Отрывок:
>>>>
Агафья начала с разбегу обличителя выталкивать со двора. Тот же, выдав на-гора
очередную порцию брани, изловчился да и треснул сестрицу батогом по затылку.
Агафья грохнулась оземь, что послужило сигналом для вступления в бой Оксиньи. Пока братец разглядывал лежавшую Агафью, другая
сестрица вывертела у него из рук батог и нанесла им серию ударов по наиболее
чувствительным местам Ваниного организма. Архипов был вынужден отступить. Оксинья прогнала его батогом до конца улицы и пошла поглядеть, что сталось с Агафьей.
Очень сильно удивились сестры, когда Ваня вернулся на двор в ту же ночь в
сопровождении исправника Серова, которому он, оказывается, ещё в околотке успел
изложить свою версию поединка. Как он пришед на
родимый двор к сестрам, а они его батожьем избили, и он убежал, «неся на себе
следы побоев». Исправник, будучи человеком не столь
справедливым, сколь опытным, не взял ничьей стороны. Только потребовал
немедленного примирения родственников в своем присутствии, чтоб не доводить
дело до суда. Дрожали подбородки, горели глаза, чесались руки, но видимость
примирения была достигнута.
И побрел Ваня домой, рассказывать жене Марфе о своих несчастьях. Пока
шёл, всё сильнее и сильнее распалялся обидою. Уж и сам успел поверить, что
только и хотел, что памяти родительской поклониться, дому родимому. Но нечаянно
помешал блудницам творить их срамные дела, вот они на
него и набросились с батогами.
Дома он молча выволок из подвала бурак «с дёхтем» и опять отправился к отчему дому, который, как он
успел себя убедить, был превращен блудницами в Содом и Гоморру, не иначе.
Тем временем Оксинья с Агафьей встретили
вернувшегося с работы мужа и шурина. Рассказали ему про недавнюю баталию,
посовещались, как далее с Ванькой поступать следовает,
да разбрелись спать. И не догадывались сердешные, что в это самое время злющий Ваня усердно мазал ворота их дома «дёхтем». От души. Даже часть забора прихватил. В доме
погасили лучину, да и Ваня к тому времени умаялся.
<<<<
Что нужно сделать:
- A) Объясните по отрывку, зачем исправник Серов потребовал немедленно примирить родственников в его присутствии.
- B) Перепишите часть отрывка от «Агафья грохнулась оземь, что» до «сталось с Агафьей.» включительно, заменив «Архипов» на «Ваня».
- C) Перечислите всех персонажей отрывка, которые названы по имени или фамилии.

Исходные данные:
>>>>
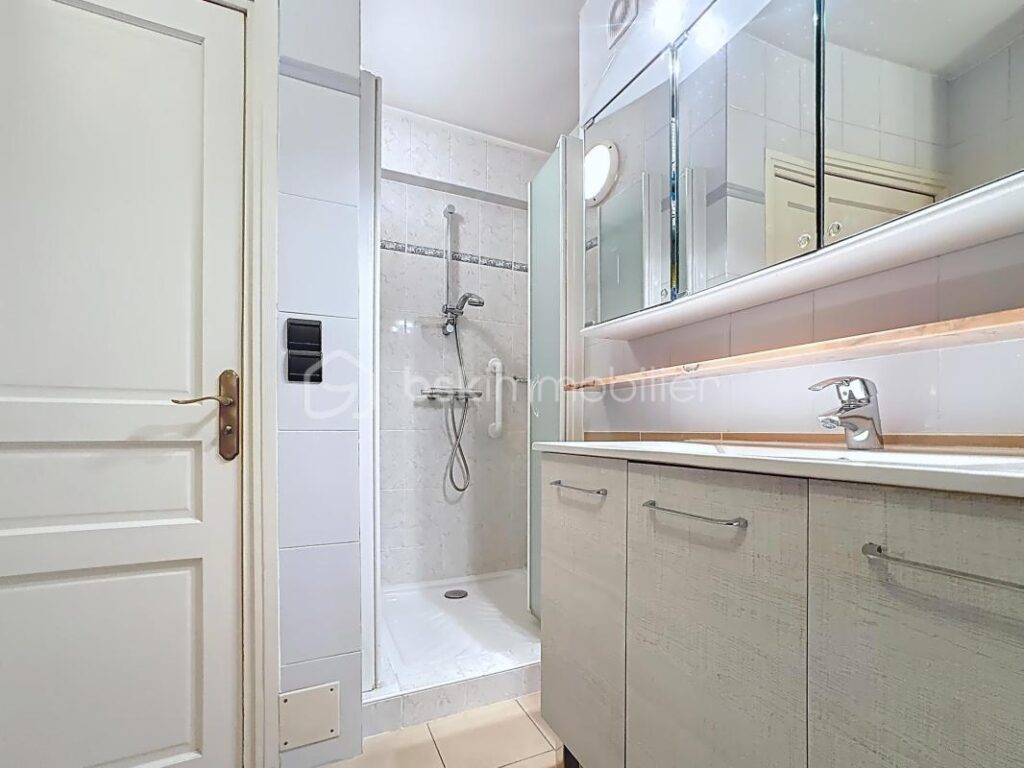 Appartement T4 – 91m² – Meylan – Vue Montagne – Place de parking – 4 pièces – 3 chambres – 91 m²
<<<<
Ответы к упражнению:
- A) Исправник хотел, чтобы дело не дошло до суда.

- B)
Агафья грохнулась оземь, что послужило сигналом для вступления в бой Оксиньи. Пока братец разглядывал лежавшую Агафью, другая
сестрица вывертела у него из рук батог и нанесла им серию ударов по наиболее
чувствительным местам Ваниного организма. Ваня был вынужден отступить. Оксинья прогнала его батогом до конца улицы и пошла поглядеть, что сталось с Агафьей.

- C) Агафья; Оксинья; Ваня (Архипов); исправник Серов; Марфа, жена Вани.